- _RECORDS TO USE_
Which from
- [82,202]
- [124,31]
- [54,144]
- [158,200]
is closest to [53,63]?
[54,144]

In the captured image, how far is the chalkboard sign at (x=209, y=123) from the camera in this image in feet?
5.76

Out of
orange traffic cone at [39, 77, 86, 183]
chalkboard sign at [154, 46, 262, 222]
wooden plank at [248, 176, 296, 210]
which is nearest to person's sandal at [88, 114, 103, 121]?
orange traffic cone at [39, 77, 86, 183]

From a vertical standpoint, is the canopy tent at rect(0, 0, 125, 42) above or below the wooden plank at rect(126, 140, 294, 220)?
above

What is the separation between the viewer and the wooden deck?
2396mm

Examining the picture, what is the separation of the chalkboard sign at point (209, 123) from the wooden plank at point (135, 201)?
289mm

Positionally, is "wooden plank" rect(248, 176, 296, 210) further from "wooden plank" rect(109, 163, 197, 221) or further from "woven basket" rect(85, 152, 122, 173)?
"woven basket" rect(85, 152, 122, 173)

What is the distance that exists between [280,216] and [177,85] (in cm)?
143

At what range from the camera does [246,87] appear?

- _WHAT YOU ARE ASKED TO DO_
Recast the stretch of lines from the one containing "152, 122, 173)?" through the last line as a Markdown table with the columns Row and Line Text, leaving out blank lines.

- _EXERCISE ANSWER_
| Row | Line Text |
|---|---|
| 1 | Positionally, is "wooden plank" rect(248, 176, 296, 210) further from "wooden plank" rect(109, 163, 197, 221) or further from "woven basket" rect(85, 152, 122, 173)? |
| 2 | "woven basket" rect(85, 152, 122, 173) |
| 3 | What is the distance that exists between [280,216] and [177,85] (in cm)? |
| 4 | 143 |
| 5 | At what range from the camera does [246,87] appear? |